There are a few ways to reduce the data size by working on the conversion from CLDR data to ICU.

File selection: The most obvious size reduction is by only including a certain set of data files in an ICU build. File dependencies should be considered, and are partially enforced by icupkg. (For example, for each locale resource bundle, its parent bundle should be included.) The res_index.txt file should be updated (and res_index.res regenerated) when the set of resource bundles in a locale tree changes.

Translation selection: Even when files for a smaller set of languages are selected, those still contain translations for all the languages/regions/time zones etc. for which CLDR has data. Example: If only English (en*.txt) and Japanese (ja*.txt) bundles are used, they still contain display names for the languages French, Thai, Zulu and hundreds of others. A white list of such entities could drive both the file selection and the selection of strings inside the resource bundles. Intra-file selection would have to be done with the LDML2ICUConverter. Investigate whether it is sufficient to create a config.xml file for this.

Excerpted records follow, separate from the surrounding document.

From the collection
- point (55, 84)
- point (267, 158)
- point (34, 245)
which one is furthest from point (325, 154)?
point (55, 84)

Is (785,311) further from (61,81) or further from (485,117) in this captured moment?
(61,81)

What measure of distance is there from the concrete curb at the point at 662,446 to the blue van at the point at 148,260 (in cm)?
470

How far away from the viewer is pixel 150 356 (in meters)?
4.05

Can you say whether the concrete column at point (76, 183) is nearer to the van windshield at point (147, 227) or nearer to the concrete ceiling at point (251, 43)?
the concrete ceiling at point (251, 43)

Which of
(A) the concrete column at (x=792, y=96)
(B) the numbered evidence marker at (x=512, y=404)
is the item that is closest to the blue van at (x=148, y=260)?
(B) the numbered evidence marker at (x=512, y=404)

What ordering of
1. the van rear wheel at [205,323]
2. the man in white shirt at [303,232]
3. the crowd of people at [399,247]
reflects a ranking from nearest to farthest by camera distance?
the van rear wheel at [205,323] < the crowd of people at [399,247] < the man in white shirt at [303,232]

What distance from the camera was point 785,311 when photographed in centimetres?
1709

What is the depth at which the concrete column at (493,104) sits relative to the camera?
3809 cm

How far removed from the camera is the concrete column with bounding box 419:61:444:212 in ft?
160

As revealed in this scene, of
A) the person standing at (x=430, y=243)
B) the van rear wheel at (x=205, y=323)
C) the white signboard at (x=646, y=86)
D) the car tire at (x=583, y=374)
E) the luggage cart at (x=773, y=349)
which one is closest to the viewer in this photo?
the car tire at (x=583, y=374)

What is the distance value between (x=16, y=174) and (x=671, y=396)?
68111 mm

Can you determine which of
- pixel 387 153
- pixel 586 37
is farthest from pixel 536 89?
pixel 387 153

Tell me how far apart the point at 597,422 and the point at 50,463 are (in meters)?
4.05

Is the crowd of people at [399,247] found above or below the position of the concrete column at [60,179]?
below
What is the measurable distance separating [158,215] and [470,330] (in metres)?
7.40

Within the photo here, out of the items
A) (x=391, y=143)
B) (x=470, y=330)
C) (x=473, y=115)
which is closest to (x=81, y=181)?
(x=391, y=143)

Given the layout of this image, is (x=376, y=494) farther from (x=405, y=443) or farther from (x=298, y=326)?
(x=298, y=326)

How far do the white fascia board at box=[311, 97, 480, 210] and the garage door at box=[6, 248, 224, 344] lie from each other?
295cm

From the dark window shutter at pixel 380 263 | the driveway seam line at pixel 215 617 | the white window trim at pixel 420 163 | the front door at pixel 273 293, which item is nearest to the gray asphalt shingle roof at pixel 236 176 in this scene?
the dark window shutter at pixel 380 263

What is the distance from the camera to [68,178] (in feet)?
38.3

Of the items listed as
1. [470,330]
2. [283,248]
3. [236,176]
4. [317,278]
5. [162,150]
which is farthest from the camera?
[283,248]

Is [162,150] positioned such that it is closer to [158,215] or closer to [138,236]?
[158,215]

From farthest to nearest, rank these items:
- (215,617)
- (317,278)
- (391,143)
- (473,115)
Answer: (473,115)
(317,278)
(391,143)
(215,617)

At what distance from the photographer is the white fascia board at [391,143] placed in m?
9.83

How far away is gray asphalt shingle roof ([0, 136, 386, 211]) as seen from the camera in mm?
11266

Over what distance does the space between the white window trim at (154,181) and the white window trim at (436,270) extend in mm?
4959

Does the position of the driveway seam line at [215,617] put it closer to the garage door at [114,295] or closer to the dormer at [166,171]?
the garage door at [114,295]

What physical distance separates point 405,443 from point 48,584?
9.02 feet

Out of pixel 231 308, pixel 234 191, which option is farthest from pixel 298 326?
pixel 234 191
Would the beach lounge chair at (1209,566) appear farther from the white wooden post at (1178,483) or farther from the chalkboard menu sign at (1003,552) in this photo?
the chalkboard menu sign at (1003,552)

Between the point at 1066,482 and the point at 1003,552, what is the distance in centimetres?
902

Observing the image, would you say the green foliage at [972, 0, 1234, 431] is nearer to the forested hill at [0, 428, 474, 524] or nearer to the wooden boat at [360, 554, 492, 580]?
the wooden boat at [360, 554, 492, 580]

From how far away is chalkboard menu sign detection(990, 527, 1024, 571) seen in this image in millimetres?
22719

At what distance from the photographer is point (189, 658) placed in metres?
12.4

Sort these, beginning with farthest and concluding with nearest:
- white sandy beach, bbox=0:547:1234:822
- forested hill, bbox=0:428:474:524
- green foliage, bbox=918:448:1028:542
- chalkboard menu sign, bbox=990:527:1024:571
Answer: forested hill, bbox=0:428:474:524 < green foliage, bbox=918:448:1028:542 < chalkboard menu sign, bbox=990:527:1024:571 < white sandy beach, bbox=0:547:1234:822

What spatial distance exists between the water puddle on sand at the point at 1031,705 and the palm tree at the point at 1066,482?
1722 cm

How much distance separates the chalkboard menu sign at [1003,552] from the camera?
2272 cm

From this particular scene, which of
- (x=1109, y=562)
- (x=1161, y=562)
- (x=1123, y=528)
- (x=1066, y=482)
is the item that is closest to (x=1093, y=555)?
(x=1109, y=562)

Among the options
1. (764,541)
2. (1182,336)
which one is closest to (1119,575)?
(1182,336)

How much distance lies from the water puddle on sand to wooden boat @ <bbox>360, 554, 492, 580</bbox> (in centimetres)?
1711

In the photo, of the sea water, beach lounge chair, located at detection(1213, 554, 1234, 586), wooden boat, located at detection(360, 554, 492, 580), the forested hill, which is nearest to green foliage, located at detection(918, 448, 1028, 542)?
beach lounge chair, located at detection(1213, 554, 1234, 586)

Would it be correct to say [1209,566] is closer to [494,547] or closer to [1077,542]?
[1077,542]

Shorter keys: Even with key suffix sharing, ICU 4.2 resource bundles contain nearly 500kB of key string characters. (Most data is stored as key/value pairs.) It might help to use shorter keys, where they are arbitrary (that is, keys like "abbreviation", but not date/time pattern skeletons or transliterator IDs, nor otherwise data-driven, etc.). Requires changes in both the LDML2ICUConverter and in the runtime code (which should be able to use both the old and the new keys). For more about keys, see the Keys page.

Smaller values:

- Rule strings: Remove comments and non-essential white space. (Already done for collation by LDML2ICUConverter and genrb.) No runtime change.
- Rule strings: Use more compact syntax. For example, in collation, a special sequence-of-primary-differences syntax like in CLDR. Addition to builder code.
  - Note: It is tempting to use fewer characters by replacing a sequence of ASCII characters with a single symbol, for example the collation tertiary difference "<<<". However, this may not help under string value compression which favors ASCII.
- Enumerated values: In some places, we use strings to express enumerated values, for example, "FORWARD" and "REVERSE" in the transliterator data. Consider using small integer values instead, or compression-friendly short ASCII strings. Requires runtime change (should support both old and new values) and may reduce readability (which is probably ok). Size reduction may not be large because of string duplicate elimination and string compression.